__Study text__
ClickHouse/docs/changelogs/v23.7.1.2470-stable.md

79 KiB

sidebar_position sidebar_label
1 2023

2023 Changelog

ClickHouse release v23.7.1.2470-stable (a70127baec) FIXME as compared to v23.6.1.1524-stable (d1c7e13d08)

Backward Incompatible Change

  • Add NAMED COLLECTION access type (aliases USE NAMED COLLECTION, NAMED COLLECTION USAGE). This PR is backward incompatible because this access type is disabled by default (because a parent access type NAMED COLLECTION ADMIN is disabled by default as well). Proposed in #50277. To grant use GRANT NAMED COLLECTION ON collection_name TO user or GRANT NAMED COLLECTION ON * TO user, to be able to give these grants named_collection_admin is required in config (previously it was named named_collection_control, so will remain as an alias). #50625 (Kseniia Sumarokova).
  • Fixing a typo in the system.parts column name last_removal_attemp_time. Now it is named last_removal_attempt_time. #52104 (filimonov).
  • Bump version of the distributed_ddl_entry_format_version to 5 by default (enables opentelemetry and initial_query_idd pass through). This will not allow to process existing entries for distributed DDL after downgrade (but note, that usually there should be no such unprocessed entries). #52128 (Azat Khuzhin).

__Given records__
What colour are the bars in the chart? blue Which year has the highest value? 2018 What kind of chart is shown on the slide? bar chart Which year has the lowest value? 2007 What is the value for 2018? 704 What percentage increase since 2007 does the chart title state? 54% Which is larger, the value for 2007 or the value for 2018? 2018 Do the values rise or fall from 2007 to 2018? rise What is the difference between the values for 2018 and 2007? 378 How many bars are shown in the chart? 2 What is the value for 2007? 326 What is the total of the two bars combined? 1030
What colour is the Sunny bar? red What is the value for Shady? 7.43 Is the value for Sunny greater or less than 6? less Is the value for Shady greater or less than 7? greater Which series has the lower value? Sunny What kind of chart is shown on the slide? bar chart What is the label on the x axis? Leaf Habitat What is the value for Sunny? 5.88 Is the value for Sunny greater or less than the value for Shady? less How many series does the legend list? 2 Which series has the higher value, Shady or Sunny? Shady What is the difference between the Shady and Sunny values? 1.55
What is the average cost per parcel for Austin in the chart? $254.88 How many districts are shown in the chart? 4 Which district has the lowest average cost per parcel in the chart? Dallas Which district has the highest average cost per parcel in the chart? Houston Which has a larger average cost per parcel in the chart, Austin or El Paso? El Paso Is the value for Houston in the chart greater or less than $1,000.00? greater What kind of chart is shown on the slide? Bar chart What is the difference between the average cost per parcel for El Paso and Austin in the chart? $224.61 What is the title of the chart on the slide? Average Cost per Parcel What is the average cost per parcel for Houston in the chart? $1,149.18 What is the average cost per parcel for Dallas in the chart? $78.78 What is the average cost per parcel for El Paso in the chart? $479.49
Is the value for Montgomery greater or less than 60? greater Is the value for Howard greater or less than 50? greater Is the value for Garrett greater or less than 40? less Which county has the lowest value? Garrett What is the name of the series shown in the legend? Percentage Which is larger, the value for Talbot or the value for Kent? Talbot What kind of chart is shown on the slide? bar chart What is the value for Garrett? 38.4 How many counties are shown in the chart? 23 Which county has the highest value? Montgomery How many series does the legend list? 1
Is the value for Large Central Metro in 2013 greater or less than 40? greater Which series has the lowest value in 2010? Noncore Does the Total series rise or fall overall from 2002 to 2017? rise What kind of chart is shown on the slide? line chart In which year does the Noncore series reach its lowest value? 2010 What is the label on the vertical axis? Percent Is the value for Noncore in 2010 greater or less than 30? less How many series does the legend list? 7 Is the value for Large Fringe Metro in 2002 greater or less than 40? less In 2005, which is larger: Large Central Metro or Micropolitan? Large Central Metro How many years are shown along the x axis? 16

__Work to complete__
Quote the ClickHouse changelog text in full, word for word. The items on this page were drawn from a separate source.

__Your solution__
ClickHouse/docs/changelogs/v23.7.1.2470-stable.md

79 KiB

sidebar_position sidebar_label
1 2023

2023 Changelog

ClickHouse release v23.7.1.2470-stable (a70127baec) FIXME as compared to v23.6.1.1524-stable (d1c7e13d08)

Backward Incompatible Change

  • Add NAMED COLLECTION access type (aliases USE NAMED COLLECTION, NAMED COLLECTION USAGE). This PR is backward incompatible because this access type is disabled by default (because a parent access type NAMED COLLECTION ADMIN is disabled by default as well). Proposed in #50277. To grant use GRANT NAMED COLLECTION ON collection_name TO user or GRANT NAMED COLLECTION ON * TO user, to be able to give these grants named_collection_admin is required in config (previously it was named named_collection_control, so will remain as an alias). #50625 (Kseniia Sumarokova).
  • Fixing a typo in the system.parts column name last_removal_attemp_time. Now it is named last_removal_attempt_time. #52104 (filimonov).
  • Bump version of the distributed_ddl_entry_format_version to 5 by default (enables opentelemetry and initial_query_idd pass through). This will not allow to process existing entries for distributed DDL after downgrade (but note, that usually there should be no such unprocessed entries). #52128 (Azat Khuzhin).